If it helps I used Highgrade-seeds, overnighted with cash and had my seeds in a week...


----------



## longtimegrower (Feb 7, 2008)

Hey master i have gotten my order from seedbotique and it would still say awaiting payment. They may be on the way now. Did you get an email or anything. Slim


----------



## masterblaster26 (Feb 11, 2008)

so its been a little over 2 weeks and still no word. any idea's. still havent got an e-mail from them


----------



## benamucc (Feb 11, 2008)

I was 11 days using a prepay cc too.  They were pretty responsive on the email I had sent them, but it was just to thank them for their service, and let them know I had recieved the order.


----------



## doctorvapor (Feb 11, 2008)

I ordered on the 3rd of this month and i got my $EED$ today.I got a cheap mandala mix to test the waters first before i spend a bunch of dough.
seed boutique was fast and had great customer service.
im in the north east of  the U.S. for anyone wondering about seeds.
this was my first time buying.hmmm.....what should i $$$ next.


----------



## kasgrow (Feb 11, 2008)

masterblaster26 said:
			
		

> so its been a little over 2 weeks and still no word. any idea's. still havent got an e-mail from them


I hope they get your money order alright.
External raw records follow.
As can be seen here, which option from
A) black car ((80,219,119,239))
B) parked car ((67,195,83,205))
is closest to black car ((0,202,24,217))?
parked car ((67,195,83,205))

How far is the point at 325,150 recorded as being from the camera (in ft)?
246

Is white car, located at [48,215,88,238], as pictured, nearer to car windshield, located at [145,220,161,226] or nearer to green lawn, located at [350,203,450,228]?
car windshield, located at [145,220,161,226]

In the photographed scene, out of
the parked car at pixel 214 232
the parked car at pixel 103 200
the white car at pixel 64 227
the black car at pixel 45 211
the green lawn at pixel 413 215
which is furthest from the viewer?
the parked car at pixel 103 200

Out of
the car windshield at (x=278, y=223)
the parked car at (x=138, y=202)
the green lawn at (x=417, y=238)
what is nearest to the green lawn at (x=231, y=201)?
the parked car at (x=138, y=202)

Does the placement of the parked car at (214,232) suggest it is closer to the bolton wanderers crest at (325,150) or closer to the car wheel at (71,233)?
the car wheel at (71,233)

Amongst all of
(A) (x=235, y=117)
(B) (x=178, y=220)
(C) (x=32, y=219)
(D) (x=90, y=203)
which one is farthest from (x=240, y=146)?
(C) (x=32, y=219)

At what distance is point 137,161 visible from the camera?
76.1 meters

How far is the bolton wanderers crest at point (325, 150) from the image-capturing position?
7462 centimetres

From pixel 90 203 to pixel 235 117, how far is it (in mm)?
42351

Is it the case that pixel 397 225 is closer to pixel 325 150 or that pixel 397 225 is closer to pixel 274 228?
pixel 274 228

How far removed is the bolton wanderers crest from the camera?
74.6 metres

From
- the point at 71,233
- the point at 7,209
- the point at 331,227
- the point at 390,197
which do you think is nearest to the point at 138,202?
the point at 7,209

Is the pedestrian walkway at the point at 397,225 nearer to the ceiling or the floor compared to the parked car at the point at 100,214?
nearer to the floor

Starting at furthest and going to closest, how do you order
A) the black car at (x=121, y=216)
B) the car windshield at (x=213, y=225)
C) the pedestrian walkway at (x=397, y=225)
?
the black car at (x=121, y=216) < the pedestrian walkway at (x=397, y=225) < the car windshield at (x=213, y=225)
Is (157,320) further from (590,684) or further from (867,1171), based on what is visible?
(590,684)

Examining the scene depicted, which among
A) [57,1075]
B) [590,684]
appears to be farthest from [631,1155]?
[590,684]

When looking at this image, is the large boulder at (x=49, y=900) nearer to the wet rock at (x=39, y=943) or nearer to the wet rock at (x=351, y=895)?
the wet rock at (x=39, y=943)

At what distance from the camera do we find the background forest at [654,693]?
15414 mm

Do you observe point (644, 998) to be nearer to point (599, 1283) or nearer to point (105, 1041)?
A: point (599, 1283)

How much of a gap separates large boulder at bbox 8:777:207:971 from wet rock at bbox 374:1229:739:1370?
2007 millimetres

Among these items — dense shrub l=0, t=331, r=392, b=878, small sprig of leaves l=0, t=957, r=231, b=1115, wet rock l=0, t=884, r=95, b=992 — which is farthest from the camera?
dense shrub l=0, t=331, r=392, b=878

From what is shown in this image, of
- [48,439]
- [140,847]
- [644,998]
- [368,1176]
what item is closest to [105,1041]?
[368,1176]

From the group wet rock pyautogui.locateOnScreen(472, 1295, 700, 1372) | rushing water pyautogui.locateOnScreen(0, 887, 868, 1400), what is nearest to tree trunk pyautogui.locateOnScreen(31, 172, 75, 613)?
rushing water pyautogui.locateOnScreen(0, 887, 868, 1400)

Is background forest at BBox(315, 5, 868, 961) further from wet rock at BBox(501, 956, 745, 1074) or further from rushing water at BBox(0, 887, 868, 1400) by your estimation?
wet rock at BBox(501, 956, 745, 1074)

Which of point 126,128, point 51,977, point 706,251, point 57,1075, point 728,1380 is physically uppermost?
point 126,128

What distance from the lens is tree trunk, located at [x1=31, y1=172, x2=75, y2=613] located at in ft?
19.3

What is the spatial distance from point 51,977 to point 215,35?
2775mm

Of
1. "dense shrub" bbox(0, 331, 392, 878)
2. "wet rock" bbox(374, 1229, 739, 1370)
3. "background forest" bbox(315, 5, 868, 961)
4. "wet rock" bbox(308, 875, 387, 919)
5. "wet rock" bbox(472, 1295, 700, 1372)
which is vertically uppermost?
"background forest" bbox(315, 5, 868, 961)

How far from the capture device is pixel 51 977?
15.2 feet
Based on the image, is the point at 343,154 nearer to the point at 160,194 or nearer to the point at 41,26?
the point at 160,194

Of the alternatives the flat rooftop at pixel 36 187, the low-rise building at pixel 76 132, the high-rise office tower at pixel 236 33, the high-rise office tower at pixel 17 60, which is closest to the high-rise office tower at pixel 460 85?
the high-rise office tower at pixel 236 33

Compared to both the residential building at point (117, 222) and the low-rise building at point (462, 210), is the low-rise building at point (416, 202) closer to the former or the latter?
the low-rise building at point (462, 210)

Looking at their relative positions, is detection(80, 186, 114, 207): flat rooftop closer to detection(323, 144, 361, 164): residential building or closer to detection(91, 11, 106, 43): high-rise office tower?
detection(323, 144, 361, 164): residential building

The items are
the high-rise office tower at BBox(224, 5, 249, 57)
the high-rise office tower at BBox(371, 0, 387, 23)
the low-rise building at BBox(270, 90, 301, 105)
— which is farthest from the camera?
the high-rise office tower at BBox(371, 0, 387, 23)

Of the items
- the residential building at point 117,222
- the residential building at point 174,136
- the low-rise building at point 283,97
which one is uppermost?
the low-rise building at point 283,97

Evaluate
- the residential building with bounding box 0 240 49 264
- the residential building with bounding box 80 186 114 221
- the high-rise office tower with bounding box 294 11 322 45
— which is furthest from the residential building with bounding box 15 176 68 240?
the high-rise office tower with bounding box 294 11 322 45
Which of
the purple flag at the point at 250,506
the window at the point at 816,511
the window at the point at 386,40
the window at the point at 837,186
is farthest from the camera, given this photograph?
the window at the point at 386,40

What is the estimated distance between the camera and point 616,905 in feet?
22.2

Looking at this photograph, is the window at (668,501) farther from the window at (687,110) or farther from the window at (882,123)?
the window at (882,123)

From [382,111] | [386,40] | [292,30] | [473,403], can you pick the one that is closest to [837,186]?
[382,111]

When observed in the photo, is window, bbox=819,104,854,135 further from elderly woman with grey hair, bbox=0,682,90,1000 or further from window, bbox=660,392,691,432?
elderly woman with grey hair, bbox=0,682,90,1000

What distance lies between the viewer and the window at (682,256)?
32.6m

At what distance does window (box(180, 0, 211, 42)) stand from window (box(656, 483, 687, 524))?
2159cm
I don't mean to bring you down but the same thing happened to me last year. It still says on their web site awaiting payment. That is why I won't use a money order again. I think somebody must have stolen it out of the mail because it was cashed. I lost out. I just recently ordered from seedboutique again using a credit card and got my seeds in eight days. I just placed another order this weekend and got an email today saying my order was sent in full. 
Good luck bro.


----------



## SmokinMom (Feb 12, 2008)

Last year about this time I ordered thru Beed Boutique.  I even sent them cash because they didn't take credit cards back then.  It took about 3 weeks before my order came in.  So don't give up hope just yet.


----------